DocBook is a semantic markup language for technical documentation. It was originally intended for writing technical documents related to computer hardware and software, but it can be used for any other sort of documentation.
As a semantic language, DocBook enables its users to create document content in a presentation-neutral form that captures the logical structure of the content; that content can then be published in a variety of formats, including HTML, XHTML, EPUB, PDF, man pages, WebHelp and HTML Help, without requiring users to make any changes to the source. In other words, when a document is written in DocBook format it becomes easily portable into other formats, rather than needing to be rewritten.
DocBook is an XML language. In its current version (5.x), DocBook's language is formally defined by a RELAX NG schema with integrated Schematron rules. (There are also W3C XML Schema+Schematron and Document Type Definition (DTD) versions of the schema available, but these are considered non-standard.)
As a semantic language, DocBook documents do not describe what their contents "look like", but rather the meaning of those contents. For example, rather than explaining how the abstract for an article might be visually formatted, DocBook simply says that a particular section is an abstract. It is up to an external processing tool or application to decide where on a page the abstract should go and what it should look like or whether or not it should be included in the final output at all.
DocBook provides a vast number of semantic element tags. They are divided into three broad categories, namely structural, block-level, and inline.

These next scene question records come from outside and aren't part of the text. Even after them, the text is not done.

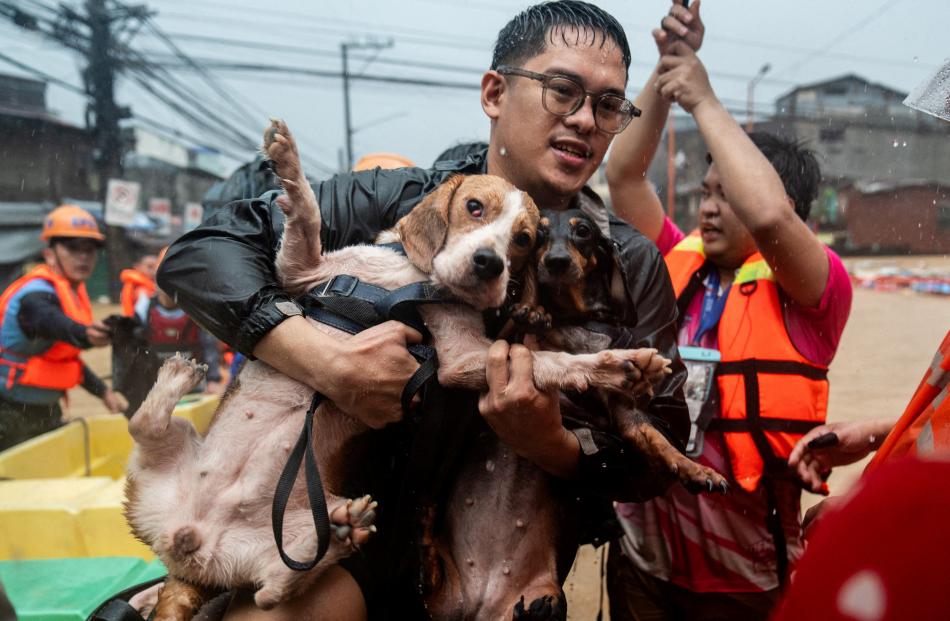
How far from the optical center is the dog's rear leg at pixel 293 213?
193cm

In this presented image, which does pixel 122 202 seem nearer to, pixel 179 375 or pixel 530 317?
pixel 179 375

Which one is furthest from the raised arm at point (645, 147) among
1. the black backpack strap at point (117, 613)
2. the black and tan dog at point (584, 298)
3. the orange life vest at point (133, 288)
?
the orange life vest at point (133, 288)

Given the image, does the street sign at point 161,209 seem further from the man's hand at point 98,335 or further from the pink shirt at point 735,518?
the pink shirt at point 735,518

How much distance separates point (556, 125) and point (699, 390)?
131 cm

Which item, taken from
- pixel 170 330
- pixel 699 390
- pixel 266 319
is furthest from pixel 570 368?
pixel 170 330

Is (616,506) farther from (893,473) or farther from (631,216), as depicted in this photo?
(893,473)

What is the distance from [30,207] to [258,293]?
70.7 feet

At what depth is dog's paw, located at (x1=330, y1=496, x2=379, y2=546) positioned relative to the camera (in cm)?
Result: 176

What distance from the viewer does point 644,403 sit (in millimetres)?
2021

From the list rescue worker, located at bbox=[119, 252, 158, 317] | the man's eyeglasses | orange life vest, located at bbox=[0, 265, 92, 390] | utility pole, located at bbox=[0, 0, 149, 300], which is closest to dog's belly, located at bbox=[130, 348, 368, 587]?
the man's eyeglasses

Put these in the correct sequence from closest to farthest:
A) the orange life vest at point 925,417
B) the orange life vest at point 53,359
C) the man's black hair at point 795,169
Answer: the orange life vest at point 925,417 → the man's black hair at point 795,169 → the orange life vest at point 53,359

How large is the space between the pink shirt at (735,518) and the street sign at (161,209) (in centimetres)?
1975

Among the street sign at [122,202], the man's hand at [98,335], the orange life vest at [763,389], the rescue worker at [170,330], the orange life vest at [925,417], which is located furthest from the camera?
the street sign at [122,202]

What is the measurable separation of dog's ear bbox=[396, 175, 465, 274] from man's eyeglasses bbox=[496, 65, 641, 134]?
416mm
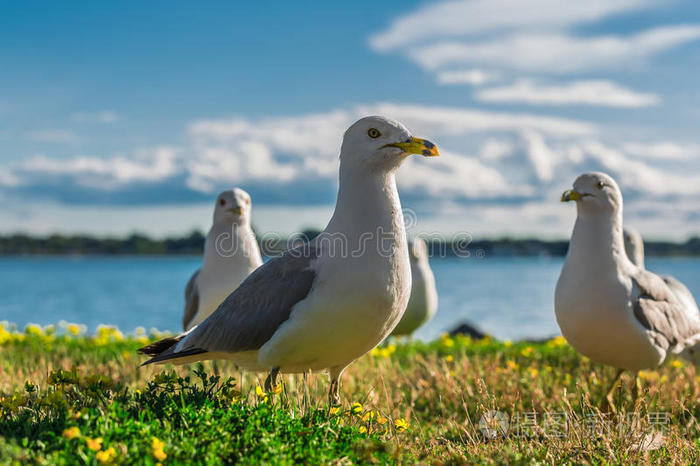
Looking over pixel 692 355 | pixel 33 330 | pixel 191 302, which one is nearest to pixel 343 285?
pixel 191 302

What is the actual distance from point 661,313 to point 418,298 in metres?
5.27

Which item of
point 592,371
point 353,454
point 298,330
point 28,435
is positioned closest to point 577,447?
point 353,454

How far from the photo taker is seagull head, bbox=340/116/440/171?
459cm

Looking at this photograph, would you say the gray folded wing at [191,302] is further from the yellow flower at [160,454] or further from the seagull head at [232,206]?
the yellow flower at [160,454]

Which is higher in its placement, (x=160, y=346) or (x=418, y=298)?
(x=418, y=298)

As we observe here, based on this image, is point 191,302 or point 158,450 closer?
point 158,450

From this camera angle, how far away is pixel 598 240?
6066 millimetres

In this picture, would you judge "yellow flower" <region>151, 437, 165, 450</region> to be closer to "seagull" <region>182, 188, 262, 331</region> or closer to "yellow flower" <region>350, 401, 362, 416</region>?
"yellow flower" <region>350, 401, 362, 416</region>

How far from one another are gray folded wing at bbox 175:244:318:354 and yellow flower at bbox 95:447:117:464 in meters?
1.56

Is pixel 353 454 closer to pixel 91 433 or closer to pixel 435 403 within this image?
pixel 91 433

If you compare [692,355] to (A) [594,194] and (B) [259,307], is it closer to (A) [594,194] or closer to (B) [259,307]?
(A) [594,194]

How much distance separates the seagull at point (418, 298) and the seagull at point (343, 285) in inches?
250

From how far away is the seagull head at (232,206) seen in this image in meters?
6.89

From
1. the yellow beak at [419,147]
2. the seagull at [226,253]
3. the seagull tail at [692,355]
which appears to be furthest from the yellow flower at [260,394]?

Structural tags specify broad characteristics of their contents. The book element, for example, specifies that its child elements represent the parts of a book. This includes a title, chapters, glossaries, appendices, and so on. DocBook's structural tags include, but are not limited to:
set: Titled collection of one or more books or articles, can be nested with other sets
book: Titled collection of chapters, articles, and/or parts, with optional glossaries, appendices, etc.